Abstract
AbstractGlioblastoma multiforme is an aggressive brain tumor with the lowest survival rate of any human cancer due to its invasive growth dynamics. These dynamics result in recurrent tumor pockets hidden from medical imaging, which standard radio-treatment and surgical margins fail to cover. Mathematical modeling of tumor growth via partial differential equations (PDE) is well-known; however, it remains unincorporated in clinical practice due to prolonged run-times, inter-patient anatomical variation, and initial conditions that ignore a patient’s current tumor. This study proposes a glioblastoma multiforme tumor evolution model, GlioMod, that aims to learn spatiotemporal features of tumor concentration and brain geometry for personalized therapeutic planning. A dataset of 6,000 synthetic tumors is generated from real patient anatomies using PDE-based modeling.
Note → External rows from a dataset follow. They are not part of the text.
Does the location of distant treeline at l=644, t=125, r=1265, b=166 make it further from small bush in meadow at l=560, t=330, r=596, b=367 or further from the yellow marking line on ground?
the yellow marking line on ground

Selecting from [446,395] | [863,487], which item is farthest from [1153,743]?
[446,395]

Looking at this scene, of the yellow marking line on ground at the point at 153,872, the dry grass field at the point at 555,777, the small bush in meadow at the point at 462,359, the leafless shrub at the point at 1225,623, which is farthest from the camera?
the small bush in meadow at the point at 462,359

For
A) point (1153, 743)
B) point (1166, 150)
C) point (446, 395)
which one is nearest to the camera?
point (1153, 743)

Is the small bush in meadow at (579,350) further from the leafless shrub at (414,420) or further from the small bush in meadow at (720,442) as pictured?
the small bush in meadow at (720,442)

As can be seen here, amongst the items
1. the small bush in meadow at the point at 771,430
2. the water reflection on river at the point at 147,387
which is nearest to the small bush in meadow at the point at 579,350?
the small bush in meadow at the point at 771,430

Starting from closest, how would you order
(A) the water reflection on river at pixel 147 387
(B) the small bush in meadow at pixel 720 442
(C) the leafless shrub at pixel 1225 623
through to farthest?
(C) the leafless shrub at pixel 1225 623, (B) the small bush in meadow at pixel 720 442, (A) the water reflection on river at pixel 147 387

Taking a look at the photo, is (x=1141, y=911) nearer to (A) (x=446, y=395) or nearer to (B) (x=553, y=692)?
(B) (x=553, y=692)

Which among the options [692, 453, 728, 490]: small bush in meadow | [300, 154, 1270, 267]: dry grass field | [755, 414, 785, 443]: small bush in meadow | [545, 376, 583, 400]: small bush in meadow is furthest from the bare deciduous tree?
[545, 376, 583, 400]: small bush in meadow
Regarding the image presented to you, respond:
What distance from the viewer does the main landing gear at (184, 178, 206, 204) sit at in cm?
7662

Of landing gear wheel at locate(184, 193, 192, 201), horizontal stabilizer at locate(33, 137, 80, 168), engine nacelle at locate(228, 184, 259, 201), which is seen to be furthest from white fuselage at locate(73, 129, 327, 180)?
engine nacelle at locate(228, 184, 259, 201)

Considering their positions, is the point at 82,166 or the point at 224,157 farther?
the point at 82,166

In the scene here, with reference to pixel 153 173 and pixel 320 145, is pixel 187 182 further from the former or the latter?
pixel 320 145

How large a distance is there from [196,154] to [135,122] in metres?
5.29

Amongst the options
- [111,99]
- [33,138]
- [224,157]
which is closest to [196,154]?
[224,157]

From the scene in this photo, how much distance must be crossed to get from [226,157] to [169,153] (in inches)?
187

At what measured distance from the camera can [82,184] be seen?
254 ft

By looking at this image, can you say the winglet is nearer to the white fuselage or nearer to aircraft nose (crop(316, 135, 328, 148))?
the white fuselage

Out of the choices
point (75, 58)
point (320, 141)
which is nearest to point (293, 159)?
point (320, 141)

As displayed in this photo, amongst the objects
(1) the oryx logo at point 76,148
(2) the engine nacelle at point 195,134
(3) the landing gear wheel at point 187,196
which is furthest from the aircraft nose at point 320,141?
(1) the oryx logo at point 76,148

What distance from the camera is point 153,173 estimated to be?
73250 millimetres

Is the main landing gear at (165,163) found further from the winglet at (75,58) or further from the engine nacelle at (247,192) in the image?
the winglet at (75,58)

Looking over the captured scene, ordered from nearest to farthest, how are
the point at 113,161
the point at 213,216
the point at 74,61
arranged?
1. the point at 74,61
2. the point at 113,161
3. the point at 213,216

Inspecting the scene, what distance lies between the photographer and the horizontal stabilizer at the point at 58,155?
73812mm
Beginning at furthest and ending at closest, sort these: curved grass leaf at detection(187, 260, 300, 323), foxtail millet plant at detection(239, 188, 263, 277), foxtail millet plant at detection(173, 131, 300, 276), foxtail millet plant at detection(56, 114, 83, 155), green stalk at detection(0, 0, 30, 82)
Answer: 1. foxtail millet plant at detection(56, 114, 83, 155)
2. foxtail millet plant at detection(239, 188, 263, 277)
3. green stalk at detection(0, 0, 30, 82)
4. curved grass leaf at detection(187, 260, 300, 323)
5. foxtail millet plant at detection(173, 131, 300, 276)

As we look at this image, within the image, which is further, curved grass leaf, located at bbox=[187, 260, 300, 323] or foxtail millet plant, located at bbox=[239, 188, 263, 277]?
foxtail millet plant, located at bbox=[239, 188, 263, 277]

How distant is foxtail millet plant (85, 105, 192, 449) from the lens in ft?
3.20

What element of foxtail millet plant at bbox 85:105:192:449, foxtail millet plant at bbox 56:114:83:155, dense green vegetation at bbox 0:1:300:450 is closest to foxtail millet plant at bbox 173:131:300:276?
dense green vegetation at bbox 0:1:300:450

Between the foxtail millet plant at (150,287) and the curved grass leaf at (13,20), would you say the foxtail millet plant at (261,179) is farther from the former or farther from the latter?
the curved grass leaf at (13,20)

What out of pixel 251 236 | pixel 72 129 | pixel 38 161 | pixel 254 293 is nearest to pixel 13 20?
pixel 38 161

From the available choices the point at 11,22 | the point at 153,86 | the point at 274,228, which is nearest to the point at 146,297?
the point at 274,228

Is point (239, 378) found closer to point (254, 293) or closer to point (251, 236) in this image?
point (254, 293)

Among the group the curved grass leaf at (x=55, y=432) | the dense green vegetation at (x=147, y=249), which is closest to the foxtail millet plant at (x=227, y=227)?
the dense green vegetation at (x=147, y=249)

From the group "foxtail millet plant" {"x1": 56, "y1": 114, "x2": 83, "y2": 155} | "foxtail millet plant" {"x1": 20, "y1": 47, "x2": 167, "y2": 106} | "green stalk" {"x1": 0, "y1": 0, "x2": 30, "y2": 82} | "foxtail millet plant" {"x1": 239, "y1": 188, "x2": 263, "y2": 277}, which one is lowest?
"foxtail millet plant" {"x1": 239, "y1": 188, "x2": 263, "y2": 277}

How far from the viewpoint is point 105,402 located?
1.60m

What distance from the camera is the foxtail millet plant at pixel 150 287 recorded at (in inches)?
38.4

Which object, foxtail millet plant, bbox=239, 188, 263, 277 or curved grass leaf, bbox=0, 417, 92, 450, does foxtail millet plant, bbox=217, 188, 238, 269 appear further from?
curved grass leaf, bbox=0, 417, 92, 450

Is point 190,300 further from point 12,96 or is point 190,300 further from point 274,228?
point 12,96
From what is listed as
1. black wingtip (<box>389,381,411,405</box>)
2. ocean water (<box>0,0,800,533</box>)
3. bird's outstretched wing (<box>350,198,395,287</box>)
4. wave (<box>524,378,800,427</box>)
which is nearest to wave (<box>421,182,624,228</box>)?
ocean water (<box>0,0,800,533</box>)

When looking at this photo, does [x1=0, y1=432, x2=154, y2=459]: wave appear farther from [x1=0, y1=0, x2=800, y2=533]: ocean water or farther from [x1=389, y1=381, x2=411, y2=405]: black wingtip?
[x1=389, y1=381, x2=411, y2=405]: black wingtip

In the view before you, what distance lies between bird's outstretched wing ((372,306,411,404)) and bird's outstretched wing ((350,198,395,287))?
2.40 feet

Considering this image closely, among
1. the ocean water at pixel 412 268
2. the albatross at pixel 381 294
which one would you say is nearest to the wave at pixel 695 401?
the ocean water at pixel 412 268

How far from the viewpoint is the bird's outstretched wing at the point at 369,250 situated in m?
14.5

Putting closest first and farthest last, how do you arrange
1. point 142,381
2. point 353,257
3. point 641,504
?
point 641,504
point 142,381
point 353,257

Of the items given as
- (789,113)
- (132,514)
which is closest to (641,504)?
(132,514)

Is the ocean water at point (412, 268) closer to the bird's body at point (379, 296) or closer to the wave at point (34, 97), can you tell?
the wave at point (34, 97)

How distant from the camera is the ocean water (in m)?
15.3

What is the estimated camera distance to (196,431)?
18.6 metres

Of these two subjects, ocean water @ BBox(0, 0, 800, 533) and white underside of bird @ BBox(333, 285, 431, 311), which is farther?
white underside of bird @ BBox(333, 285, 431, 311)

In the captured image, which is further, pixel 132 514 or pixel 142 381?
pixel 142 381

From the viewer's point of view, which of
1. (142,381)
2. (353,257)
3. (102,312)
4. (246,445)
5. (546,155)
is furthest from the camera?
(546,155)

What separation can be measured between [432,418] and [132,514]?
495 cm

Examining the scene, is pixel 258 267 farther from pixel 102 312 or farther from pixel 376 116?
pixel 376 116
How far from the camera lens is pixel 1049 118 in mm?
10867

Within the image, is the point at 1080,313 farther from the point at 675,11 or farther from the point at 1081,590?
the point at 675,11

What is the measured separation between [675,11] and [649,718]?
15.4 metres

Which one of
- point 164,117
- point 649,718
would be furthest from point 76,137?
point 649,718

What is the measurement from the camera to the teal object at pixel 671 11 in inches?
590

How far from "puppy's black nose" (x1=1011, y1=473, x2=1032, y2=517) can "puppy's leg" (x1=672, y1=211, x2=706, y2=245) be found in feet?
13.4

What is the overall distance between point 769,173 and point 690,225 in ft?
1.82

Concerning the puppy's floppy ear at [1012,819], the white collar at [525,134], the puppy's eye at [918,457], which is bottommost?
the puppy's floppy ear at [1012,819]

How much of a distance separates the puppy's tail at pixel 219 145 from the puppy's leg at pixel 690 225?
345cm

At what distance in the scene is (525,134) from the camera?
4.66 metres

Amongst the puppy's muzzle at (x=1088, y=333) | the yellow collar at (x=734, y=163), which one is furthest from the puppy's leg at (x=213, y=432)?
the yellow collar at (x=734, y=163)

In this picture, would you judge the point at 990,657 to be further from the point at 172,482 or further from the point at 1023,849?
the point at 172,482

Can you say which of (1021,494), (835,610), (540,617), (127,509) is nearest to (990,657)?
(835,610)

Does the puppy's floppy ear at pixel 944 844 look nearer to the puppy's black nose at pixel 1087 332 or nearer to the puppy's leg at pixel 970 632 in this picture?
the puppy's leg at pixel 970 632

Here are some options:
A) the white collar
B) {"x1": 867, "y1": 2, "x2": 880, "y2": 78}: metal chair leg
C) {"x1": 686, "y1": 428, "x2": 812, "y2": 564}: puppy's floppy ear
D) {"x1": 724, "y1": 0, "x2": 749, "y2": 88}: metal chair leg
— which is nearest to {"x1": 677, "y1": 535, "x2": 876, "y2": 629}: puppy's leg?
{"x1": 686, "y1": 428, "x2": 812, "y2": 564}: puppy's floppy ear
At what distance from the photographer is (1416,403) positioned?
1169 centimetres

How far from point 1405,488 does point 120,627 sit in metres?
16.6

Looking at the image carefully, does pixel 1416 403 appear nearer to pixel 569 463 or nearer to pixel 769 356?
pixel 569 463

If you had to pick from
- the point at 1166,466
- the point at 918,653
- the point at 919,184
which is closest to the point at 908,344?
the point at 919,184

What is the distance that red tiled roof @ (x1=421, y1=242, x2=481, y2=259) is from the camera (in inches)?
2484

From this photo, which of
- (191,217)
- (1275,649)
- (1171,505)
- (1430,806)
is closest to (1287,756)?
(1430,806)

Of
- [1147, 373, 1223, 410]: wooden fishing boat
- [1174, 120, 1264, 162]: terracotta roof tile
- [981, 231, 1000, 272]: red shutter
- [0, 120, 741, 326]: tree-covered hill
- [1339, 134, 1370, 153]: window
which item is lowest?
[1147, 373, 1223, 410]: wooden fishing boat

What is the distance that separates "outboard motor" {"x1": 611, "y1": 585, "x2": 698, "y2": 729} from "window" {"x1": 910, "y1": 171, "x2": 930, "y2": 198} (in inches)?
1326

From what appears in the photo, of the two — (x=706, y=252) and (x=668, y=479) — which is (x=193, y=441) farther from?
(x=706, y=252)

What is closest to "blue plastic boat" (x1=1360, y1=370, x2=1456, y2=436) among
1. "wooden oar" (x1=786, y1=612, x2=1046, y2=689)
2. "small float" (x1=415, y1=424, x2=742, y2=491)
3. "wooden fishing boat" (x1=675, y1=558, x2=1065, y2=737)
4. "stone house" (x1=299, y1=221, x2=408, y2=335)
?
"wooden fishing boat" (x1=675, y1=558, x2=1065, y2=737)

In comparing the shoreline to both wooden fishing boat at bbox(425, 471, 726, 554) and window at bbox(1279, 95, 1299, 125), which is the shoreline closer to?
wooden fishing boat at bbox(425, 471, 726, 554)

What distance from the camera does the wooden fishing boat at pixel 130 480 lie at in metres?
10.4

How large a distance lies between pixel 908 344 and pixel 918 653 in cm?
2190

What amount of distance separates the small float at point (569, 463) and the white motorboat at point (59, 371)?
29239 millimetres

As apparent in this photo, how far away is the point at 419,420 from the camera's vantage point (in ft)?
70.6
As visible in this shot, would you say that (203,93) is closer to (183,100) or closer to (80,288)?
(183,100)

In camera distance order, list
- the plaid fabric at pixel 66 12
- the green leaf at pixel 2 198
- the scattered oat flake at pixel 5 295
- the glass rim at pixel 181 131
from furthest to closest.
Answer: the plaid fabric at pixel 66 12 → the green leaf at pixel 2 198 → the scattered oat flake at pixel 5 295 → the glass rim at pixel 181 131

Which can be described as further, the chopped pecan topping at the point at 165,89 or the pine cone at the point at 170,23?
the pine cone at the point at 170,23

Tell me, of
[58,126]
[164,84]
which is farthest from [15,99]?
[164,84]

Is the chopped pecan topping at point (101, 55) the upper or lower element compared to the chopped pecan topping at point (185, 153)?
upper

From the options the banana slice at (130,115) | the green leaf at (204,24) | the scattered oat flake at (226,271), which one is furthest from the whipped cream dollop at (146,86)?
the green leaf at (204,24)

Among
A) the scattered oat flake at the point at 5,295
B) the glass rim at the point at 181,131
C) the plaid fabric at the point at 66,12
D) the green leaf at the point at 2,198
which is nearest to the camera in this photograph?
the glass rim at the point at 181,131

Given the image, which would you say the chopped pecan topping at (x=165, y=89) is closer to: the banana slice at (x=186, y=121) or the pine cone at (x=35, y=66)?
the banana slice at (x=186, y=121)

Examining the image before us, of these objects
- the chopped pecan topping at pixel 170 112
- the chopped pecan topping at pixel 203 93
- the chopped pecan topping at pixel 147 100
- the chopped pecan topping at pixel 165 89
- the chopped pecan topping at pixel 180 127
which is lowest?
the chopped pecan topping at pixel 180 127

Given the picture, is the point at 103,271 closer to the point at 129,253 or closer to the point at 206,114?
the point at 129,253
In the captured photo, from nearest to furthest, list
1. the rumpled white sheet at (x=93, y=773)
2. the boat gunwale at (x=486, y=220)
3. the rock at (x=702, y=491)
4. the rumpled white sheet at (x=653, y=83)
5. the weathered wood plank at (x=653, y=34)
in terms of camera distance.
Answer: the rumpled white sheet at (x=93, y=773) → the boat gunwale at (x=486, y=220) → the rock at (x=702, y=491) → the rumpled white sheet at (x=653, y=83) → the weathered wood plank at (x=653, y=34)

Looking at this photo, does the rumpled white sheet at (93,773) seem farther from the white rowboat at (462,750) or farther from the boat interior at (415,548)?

Our model employs image-to-image regression using a novel encoder-decoder architecture to predict tumor concentration at future states. GlioMod is tested in its simulation of forward tumor growth and reconstruction of patient anatomy on 900 pairs of unseen brain geometries against their corresponding PDE-solved future tumor concentrations. We demonstrate that spatiotemporal context achieved via neural modeling yields tumor evolution predictions personalized to patients and still generalizable to unseen anatomies. Its performance is measured in three areas: (1) regression error rates, (2) quantitative and qualitative tissue agreement, and (3) run-time compared to state-of-the-art numerical solvers. The results demonstrate that GlioMod can predict tumor growth with high accuracy, being 2 orders of magnitude faster and therefore suitable for clinical use. GlioMod is provided as an open-source software package, which includes the synthetic tumor data generated from the patients in our study.
Publisher
Cold Spring Harbor Laboratory
Cited by
2 articles.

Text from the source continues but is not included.